Rounds also said the state is working to create the South Dakota Virtual High School. The web site is now being tested, he said: “We have four providers in our state who are preparing 75 courses for the fall of 2007. A full high school curriculum should be available [online] by the fall of 2008.”

Facing 21st-century problems

In Washington, Gov. Christine Gregiore, a Democrat, also cited the need to prepare kids for what she called “the globally competitive job market of the 21st century.”

“That’s why my No. 1 priority this session is education,” she said. “There is no better example of where we have held on to a 20th-century system while we face 21st-century problems.”

Most of Gregoire’s proposals focused on strengthening math, science, and technology education.

“This nation met the challenge of President Kennedy in the 1960s to be the first to put a man on the moon.

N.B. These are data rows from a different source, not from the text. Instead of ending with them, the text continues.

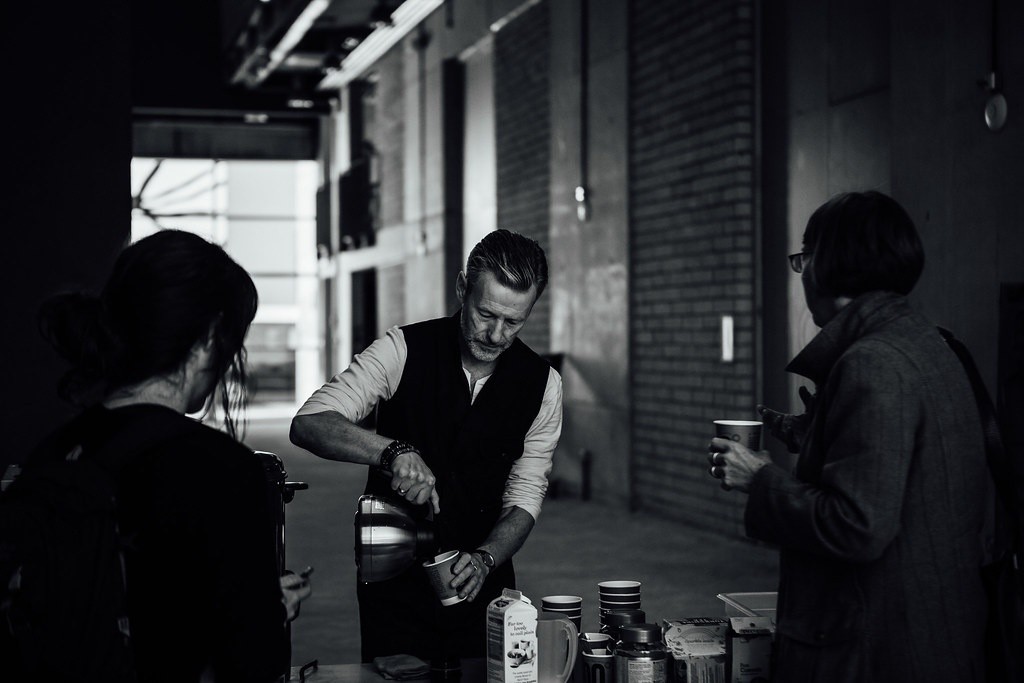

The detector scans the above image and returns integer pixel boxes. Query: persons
[0,229,313,683]
[289,229,565,668]
[708,191,1024,683]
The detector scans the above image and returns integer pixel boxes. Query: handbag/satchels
[981,554,1024,683]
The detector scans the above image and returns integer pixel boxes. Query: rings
[467,561,478,572]
[398,487,407,494]
[711,466,718,478]
[712,453,719,465]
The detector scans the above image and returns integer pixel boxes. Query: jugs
[355,488,441,584]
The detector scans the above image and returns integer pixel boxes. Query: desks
[285,652,487,683]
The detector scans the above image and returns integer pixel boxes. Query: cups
[599,580,642,635]
[422,549,469,606]
[541,595,582,609]
[713,418,764,456]
[578,632,611,650]
[540,606,582,617]
[582,649,615,683]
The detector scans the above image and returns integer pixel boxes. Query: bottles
[568,614,582,633]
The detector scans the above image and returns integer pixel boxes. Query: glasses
[787,251,813,273]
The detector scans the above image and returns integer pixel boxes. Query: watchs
[472,549,496,572]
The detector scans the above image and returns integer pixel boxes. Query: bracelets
[379,439,421,472]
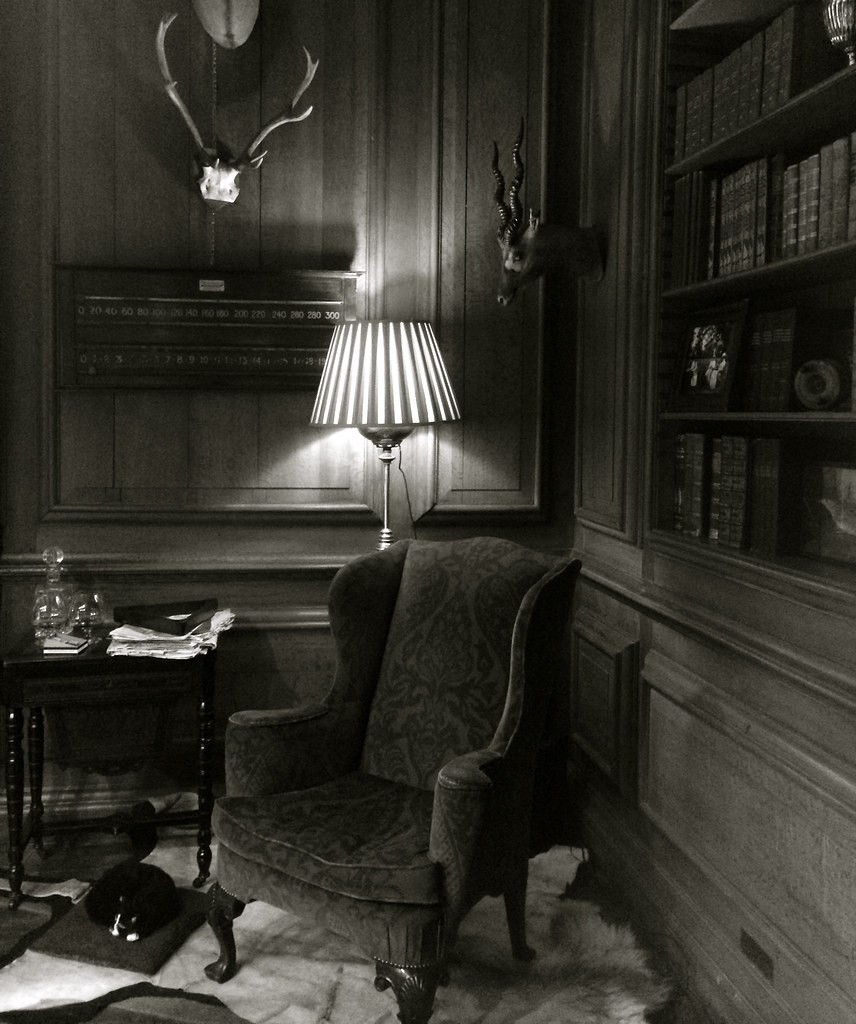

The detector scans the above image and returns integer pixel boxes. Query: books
[659,5,856,554]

Our modern-day moon challenge is to meet the math and science crisis facing our state and nation,” she said. “Three-quarters of Americans believe that if our next generation fails to improve skills in math, science, and engineering, it risks becoming the first generation of Americans who are worse off economically than their parents.”

Gregoire proposed reducing math and science class sizes to no more than 25 students for each teacher; offering additional training and coaching for math and science teachers; recruiting 750 new math and science teachers by offering college scholarships, loan forgiveness, and luring private-sector professionals into education; and standardizing the math and science curricula across the state, so students moving from one district to another learn the same material. She also cited the need for more students to study computer science and other “high-demand” subjects.

“A survey of Washington businesses shows that we are not keeping pace with employer needs–especially in fields like computer science, engineering, and construction,” she said. “We’re importing workers for good-paying jobs. Don’t you think our sons and daughters should get a shot at those jobs?”

Classrooms for the future

In Pennsylvania, Gov. Edward G. Rendell, a Democrat, has announced a $20 million “classroom for the future” program. Designed to outfit the state’s 611 high schools with state-of-the-art technology, the program also is expected to include a statewide network of teacher mentors and $6 million for professional development to help educators integrate the new technology into classrooms.

Technology supplier CDW-G will be a primary provider of equipment. According to the company, Pennsylvania’s Classrooms for the Future solution includes Lenovo ThinkPad notebooks; Futurekids professional development; Inspiration Software concept-mapping software; Adobe Creative Suite; Promethean and Polyvision interactive whiteboards; D-Link access points; HP multimedia printers and digital cameras; Canon video cameras; Bretford mobile laptop carts; Epson projectors; and Logitech webcams and speakers.